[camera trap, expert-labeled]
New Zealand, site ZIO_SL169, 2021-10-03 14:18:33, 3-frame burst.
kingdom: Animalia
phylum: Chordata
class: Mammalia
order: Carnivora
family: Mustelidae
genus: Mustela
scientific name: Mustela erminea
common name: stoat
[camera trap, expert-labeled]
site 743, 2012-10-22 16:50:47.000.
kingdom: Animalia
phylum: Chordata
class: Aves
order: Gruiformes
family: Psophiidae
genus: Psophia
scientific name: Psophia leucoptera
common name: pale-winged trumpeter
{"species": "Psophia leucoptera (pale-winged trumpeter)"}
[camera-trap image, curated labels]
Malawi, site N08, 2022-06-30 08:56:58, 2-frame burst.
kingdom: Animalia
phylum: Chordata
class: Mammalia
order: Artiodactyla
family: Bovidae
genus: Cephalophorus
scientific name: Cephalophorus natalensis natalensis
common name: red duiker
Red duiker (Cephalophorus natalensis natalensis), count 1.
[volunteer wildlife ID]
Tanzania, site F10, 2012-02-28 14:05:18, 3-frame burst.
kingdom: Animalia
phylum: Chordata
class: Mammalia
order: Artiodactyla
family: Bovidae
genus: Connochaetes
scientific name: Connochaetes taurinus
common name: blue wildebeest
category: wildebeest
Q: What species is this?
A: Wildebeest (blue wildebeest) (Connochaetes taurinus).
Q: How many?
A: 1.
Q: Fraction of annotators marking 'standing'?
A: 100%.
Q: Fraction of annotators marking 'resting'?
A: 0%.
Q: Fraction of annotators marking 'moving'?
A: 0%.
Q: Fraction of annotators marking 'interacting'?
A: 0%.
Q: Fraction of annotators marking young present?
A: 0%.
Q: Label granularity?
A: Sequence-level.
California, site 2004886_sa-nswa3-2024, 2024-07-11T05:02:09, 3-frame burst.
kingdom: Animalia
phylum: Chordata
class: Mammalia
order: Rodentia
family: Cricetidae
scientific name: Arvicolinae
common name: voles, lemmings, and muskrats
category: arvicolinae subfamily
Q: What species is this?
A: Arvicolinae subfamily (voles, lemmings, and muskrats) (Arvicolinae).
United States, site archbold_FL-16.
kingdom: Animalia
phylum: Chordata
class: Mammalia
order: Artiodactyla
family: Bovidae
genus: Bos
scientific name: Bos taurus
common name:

***

Find how many lines of the entries include the word "marking". The number is the entire reply.

5